EXERCISE PROMPT |
Return the material exactly. Every line must stay as it is.
%%
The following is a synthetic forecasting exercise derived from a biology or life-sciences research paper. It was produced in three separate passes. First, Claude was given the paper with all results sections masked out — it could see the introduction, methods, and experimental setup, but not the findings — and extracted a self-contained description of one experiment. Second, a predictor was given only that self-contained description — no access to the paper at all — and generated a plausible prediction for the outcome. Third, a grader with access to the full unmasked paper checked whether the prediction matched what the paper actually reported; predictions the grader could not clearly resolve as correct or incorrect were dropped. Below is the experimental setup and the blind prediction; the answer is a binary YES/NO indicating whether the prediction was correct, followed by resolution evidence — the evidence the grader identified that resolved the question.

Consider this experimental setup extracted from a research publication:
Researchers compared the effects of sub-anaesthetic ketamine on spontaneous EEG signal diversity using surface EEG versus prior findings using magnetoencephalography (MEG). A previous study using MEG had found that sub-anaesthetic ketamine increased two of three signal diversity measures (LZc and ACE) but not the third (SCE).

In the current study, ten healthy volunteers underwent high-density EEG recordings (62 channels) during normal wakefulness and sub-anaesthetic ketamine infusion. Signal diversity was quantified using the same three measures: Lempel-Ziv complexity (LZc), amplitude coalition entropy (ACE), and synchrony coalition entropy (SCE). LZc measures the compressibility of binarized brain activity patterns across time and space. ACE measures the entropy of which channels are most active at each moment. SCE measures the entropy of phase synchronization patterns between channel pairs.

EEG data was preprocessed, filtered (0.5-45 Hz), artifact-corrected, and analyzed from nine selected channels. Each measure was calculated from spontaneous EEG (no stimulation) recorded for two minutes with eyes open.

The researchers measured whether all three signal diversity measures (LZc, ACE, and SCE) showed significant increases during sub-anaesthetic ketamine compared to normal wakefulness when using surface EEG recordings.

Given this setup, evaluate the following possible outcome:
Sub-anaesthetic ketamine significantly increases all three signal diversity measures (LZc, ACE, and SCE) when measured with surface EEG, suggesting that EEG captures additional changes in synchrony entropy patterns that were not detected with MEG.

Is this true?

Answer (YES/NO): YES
%%
ANSWER SECTION |
The following is a synthetic forecasting exercise derived from a biology or life-sciences research paper. It was produced in three separate passes. First, Claude was given the paper with all results sections masked out — it could see the introduction, methods, and experimental setup, but not the findings — and extracted a self-contained description of one experiment. Second, a predictor was given only that self-contained description — no access to the paper at all — and generated a plausible prediction for the outcome. Third, a grader with access to the full unmasked paper checked whether the prediction matched what the paper actually reported; predictions the grader could not clearly resolve as correct or incorrect were dropped. Below is the experimental setup and the blind prediction; the answer is a binary YES/NO indicating whether the prediction was correct, followed by resolution evidence — the evidence the grader identified that resolved the question.

Consider this experimental setup extracted from a research publication:
Researchers compared the effects of sub-anaesthetic ketamine on spontaneous EEG signal diversity using surface EEG versus prior findings using magnetoencephalography (MEG). A previous study using MEG had found that sub-anaesthetic ketamine increased two of three signal diversity measures (LZc and ACE) but not the third (SCE).

In the current study, ten healthy volunteers underwent high-density EEG recordings (62 channels) during normal wakefulness and sub-anaesthetic ketamine infusion. Signal diversity was quantified using the same three measures: Lempel-Ziv complexity (LZc), amplitude coalition entropy (ACE), and synchrony coalition entropy (SCE). LZc measures the compressibility of binarized brain activity patterns across time and space. ACE measures the entropy of which channels are most active at each moment. SCE measures the entropy of phase synchronization patterns between channel pairs.

EEG data was preprocessed, filtered (0.5-45 Hz), artifact-corrected, and analyzed from nine selected channels. Each measure was calculated from spontaneous EEG (no stimulation) recorded for two minutes with eyes open.

The researchers measured whether all three signal diversity measures (LZc, ACE, and SCE) showed significant increases during sub-anaesthetic ketamine compared to normal wakefulness when using surface EEG recordings.

Given this setup, evaluate the following possible outcome:
Sub-anaesthetic ketamine significantly increases all three signal diversity measures (LZc, ACE, and SCE) when measured with surface EEG, suggesting that EEG captures additional changes in synchrony entropy patterns that were not detected with MEG.

Is this true?

Answer (YES/NO): YES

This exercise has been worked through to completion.